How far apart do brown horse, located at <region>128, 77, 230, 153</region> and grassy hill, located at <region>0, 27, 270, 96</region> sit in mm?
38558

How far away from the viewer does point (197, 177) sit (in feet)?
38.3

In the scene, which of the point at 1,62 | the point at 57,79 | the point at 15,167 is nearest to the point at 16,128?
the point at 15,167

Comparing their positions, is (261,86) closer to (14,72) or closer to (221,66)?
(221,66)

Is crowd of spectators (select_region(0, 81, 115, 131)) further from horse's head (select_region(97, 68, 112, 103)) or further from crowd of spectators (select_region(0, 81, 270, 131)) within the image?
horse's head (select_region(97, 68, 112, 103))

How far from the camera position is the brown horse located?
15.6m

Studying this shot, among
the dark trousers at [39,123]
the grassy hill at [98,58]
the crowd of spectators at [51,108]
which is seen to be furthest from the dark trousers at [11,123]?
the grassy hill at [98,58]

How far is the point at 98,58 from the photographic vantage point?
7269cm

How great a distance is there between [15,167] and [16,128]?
──────────
Present the listing above as a Markdown table with the columns Row and Line, from the line containing "How far from" through the end of the listing. Number each row and omit blank lines.

Exercise solution
| Row | Line |
|---|---|
| 1 | How far from the camera position is the brown horse located? |
| 2 | 15.6m |
| 3 | Studying this shot, among |
| 4 | the dark trousers at [39,123] |
| 5 | the grassy hill at [98,58] |
| 6 | the crowd of spectators at [51,108] |
| 7 | which is seen to be furthest from the dark trousers at [11,123]? |
| 8 | the grassy hill at [98,58] |
| 9 | How far is the point at 98,58 from the photographic vantage point? |
| 10 | 7269cm |
| 11 | How great a distance is there between [15,167] and [16,128]? |